# Disappointed in milwaukee aluminum squares



## SMP (Aug 29, 2018)

I saw these at the big box store recently and was excited. Looked like Woodpecker squares for a tenth of the price. Bought the large and small and took it home and did the flip test on card stock. Not even close. Checked it with my 3 combination squares not even close. Returned and swapped, same issue. Took my starrett square to the store and compared to a Empire combi square and that was fine. Used that to compare every single aluminum square and they were all way off. I also checked the Empire aluminum squares and they were all off as well. Yet all of the plastic/resin ones were square. Makes me wonder about all the good reviews. Maybe from the builders of my house which would explain why its so hard to install baseboards or crown molding in my house.

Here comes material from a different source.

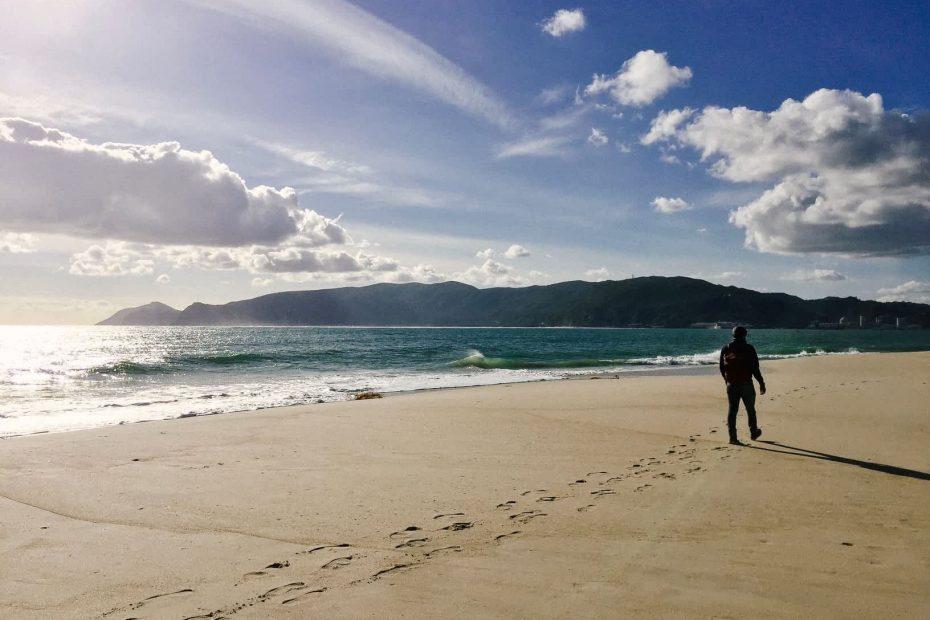 Walking along the beaches of Troia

https://www.homedepot.com/p/Milwaukee-7-in-Rafter-Square-MLSQ070/309863275

https://www.homedepot.com/p/Milwaukee-4-1-2-in-Trim-Square-MLSQ040/310363529


----------



## therealSteveN (Oct 29, 2016)

Somewhere I read if it's a low priced item, and it measures, buy the plastic before metal for accuracy.

That said I was at my local WoodCraft and they were having a special on Starrett rafter squares. They were the perfect size 24×16.5, and 8 bux. They have some plastic speed squares that I know to be true, and on the 3rd Starrett I checked it was dead nutz 90. Took that cheap metal square home. The first 2 I checked were wayyyy off, just like your Milwaukee. The moral of this is that Starrett is the name I think of for measuring. Milwaukee I don't think of measuring, more of drills, saws, stuff like that.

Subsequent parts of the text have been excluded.